● **REQUIREMENT**
In the entries below, find the lines with the word "trap" and copy them.
*** Opening of PROVIDED DATA ***
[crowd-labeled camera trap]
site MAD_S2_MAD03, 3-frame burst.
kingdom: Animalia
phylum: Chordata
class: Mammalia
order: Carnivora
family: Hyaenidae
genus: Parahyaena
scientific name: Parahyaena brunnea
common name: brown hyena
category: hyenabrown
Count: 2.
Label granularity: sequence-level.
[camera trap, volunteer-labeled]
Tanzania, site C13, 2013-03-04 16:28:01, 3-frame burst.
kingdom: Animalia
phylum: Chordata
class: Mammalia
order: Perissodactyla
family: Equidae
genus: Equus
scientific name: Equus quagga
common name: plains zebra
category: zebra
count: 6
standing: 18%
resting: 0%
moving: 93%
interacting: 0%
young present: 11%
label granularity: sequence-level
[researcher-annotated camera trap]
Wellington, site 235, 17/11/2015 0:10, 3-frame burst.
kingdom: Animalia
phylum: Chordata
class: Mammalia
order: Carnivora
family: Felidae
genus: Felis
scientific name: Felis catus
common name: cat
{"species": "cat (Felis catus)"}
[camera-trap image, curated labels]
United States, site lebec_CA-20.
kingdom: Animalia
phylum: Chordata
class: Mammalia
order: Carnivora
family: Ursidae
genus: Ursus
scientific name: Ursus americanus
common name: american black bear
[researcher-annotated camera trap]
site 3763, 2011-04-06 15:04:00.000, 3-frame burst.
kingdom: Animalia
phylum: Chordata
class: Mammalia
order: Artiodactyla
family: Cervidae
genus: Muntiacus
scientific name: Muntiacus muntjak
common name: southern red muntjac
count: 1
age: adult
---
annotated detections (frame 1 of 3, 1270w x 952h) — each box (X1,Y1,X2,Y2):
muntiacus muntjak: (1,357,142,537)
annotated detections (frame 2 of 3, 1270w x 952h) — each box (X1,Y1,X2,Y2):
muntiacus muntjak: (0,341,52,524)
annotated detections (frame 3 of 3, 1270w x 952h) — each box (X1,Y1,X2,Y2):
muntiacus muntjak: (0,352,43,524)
*** Close of PROVIDED DATA ***
● **TASK RESPONSE**
[crowd-labeled camera trap]
[camera trap, volunteer-labeled]
[researcher-annotated camera trap]
[camera-trap image, curated labels]
[researcher-annotated camera trap]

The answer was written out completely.